As the Javadoc says of the available() method, it: "Returns an estimate of the number of bytes that can be read (or skipped over) from this input stream without blocking by the next invocation of a method for this input stream."
The exact way a stream determines this count is not strictly defined. In the case of System.in it may use the number of bytes currently available in its internal buffer, or it may delegate the call to the underlying input stream which may be implementation dependent (e.g. by operating system). The only thing you can really determine from the returned value is the number of bytes you should be able to safely read without blocking.
System.in.read() it read value from standard input stream.
byte [] in= new byte[30];
int n = System.in.read(byte);
It reads value from your in array.
Does the read command check the size of the buffer when filling it with data or is there a chance that data is lost because buffer isn't big enough?

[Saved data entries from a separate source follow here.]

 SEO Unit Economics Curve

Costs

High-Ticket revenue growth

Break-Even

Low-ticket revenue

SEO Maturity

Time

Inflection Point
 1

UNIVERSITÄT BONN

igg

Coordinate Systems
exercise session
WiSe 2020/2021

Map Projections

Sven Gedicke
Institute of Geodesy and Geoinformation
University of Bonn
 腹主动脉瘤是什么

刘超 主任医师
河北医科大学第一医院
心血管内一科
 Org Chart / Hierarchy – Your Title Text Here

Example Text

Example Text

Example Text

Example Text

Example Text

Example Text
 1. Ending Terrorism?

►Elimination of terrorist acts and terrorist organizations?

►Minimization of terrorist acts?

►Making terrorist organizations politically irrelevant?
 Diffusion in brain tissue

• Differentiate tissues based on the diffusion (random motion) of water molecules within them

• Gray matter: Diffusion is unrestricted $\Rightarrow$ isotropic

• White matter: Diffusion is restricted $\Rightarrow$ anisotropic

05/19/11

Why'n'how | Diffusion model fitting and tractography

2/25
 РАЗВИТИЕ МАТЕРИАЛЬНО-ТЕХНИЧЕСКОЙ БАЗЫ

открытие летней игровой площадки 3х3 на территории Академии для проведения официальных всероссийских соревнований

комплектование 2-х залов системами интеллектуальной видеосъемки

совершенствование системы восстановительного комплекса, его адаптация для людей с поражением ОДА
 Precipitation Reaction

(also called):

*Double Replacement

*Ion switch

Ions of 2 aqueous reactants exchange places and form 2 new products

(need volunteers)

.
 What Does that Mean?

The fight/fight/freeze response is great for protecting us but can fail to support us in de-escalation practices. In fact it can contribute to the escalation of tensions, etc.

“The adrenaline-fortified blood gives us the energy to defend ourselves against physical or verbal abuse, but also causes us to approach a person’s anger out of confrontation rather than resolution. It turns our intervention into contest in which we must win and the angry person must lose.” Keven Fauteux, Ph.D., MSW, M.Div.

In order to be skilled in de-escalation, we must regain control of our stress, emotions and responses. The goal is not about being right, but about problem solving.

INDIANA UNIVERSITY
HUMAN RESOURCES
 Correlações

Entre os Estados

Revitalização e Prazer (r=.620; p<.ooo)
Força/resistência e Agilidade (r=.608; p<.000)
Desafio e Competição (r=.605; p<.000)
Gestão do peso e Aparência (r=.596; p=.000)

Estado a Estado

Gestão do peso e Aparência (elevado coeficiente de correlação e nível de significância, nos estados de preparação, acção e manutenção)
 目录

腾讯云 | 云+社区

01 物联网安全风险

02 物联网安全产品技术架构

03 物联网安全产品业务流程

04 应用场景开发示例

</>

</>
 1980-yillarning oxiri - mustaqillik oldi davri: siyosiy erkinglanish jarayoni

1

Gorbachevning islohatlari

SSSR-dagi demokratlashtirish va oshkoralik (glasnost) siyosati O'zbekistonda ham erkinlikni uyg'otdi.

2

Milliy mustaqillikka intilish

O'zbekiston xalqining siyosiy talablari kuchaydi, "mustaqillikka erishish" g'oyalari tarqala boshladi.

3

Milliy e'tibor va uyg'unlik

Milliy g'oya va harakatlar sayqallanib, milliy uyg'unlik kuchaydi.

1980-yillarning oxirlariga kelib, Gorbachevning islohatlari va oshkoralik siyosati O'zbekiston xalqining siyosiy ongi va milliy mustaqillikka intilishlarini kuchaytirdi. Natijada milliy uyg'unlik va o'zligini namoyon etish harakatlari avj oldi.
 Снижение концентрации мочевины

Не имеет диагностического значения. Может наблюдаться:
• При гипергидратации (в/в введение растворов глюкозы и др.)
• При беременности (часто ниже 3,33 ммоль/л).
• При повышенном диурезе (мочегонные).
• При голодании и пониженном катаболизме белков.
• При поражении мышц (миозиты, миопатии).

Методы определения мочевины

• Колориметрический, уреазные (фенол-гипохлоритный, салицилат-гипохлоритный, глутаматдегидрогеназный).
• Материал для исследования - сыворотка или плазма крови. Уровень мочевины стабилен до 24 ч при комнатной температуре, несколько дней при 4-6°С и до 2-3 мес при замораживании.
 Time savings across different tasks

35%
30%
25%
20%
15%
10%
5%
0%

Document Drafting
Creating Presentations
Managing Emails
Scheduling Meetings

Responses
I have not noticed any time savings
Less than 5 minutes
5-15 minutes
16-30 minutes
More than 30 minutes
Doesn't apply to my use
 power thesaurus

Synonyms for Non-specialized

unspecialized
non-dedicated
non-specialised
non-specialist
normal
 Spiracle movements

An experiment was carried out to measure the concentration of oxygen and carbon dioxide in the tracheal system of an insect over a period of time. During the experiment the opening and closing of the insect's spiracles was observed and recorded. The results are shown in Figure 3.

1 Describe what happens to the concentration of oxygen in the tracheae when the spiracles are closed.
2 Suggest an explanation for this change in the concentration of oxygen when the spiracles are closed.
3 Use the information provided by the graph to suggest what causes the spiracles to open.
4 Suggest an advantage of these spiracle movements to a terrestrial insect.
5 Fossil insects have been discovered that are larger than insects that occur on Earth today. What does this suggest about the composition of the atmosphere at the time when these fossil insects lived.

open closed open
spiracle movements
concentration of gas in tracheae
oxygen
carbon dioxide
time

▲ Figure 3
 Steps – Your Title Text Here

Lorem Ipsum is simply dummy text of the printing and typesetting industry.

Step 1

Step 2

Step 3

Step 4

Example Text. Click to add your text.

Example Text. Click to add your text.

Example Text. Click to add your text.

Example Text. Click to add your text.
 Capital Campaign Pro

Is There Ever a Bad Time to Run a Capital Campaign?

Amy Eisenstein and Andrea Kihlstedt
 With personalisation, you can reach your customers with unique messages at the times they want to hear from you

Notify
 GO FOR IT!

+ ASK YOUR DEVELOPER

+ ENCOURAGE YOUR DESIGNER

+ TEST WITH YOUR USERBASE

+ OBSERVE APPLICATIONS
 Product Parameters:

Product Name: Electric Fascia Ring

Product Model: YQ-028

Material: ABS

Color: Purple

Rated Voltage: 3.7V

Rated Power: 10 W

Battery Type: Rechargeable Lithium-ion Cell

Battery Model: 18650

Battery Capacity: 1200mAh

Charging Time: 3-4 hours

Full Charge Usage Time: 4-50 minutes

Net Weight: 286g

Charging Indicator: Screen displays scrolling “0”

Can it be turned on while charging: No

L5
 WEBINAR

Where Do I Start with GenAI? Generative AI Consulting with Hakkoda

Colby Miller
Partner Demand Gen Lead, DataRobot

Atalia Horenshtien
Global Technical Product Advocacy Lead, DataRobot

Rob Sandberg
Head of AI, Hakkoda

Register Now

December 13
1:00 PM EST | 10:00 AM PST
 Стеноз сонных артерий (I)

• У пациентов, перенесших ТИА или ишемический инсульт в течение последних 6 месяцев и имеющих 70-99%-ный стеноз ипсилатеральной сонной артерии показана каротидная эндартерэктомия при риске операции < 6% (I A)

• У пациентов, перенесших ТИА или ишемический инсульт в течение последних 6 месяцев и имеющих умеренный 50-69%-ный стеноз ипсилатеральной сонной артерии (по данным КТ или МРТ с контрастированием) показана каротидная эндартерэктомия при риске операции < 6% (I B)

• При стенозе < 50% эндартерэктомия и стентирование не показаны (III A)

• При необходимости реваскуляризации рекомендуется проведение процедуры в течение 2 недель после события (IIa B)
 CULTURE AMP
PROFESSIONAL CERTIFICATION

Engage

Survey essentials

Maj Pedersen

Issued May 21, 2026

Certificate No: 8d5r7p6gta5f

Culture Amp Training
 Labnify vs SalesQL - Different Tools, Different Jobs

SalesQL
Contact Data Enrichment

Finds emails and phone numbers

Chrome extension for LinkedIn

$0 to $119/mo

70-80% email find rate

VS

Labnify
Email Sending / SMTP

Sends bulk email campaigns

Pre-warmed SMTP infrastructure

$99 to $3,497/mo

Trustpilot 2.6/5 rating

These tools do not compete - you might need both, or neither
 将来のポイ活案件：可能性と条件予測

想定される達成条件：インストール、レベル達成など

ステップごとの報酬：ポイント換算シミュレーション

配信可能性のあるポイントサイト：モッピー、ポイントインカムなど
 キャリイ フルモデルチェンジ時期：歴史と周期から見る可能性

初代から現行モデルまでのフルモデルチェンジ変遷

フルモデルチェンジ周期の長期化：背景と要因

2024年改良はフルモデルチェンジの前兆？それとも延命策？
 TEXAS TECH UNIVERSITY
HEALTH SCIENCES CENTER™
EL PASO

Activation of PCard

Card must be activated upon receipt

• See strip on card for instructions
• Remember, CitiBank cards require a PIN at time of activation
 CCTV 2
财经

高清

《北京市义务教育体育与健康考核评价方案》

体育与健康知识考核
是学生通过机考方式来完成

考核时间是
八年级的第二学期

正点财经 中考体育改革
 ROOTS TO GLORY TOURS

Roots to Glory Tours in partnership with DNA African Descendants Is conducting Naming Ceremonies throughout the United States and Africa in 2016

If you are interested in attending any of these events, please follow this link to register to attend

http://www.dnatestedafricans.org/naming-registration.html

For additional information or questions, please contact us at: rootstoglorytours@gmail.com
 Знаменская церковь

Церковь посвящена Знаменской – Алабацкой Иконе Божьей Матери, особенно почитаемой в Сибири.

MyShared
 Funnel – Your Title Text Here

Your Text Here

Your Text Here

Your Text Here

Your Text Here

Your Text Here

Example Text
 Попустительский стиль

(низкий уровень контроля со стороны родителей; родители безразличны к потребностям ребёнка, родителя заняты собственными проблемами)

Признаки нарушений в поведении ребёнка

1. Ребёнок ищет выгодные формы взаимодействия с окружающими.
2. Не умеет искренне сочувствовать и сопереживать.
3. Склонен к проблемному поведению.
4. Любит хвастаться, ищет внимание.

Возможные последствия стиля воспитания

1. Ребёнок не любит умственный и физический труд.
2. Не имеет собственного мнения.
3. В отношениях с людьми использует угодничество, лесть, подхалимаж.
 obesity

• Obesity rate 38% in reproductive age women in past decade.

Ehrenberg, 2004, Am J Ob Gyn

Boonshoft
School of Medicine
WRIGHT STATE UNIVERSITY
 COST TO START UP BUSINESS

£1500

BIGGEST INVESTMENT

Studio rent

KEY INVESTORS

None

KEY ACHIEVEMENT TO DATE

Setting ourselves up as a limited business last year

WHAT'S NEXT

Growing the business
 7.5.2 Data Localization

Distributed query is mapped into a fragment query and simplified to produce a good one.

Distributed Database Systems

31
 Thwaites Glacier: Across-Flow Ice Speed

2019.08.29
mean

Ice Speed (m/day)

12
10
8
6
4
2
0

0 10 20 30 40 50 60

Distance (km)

In other words, if there are ten bytes of data available to be read, will the server continue to store the remaining 2 bytes of data until the next read.
I'm just using 8 as an example here to over dramatise the situation.
InputStream stdout;
...
while(condition)
{
...
byte[] buffer = new byte[8];
int len = stdout.read(buffer);
}
No, read() won't lose any data just because you haven't given it enough space for all the available bytes.
It's not clear what you mean by "the server" here, but the final two bytes of a 10 byte message would be available after the first read. (Or possible, the first read() would only read the first six bytes, leaving four still to read, for example.)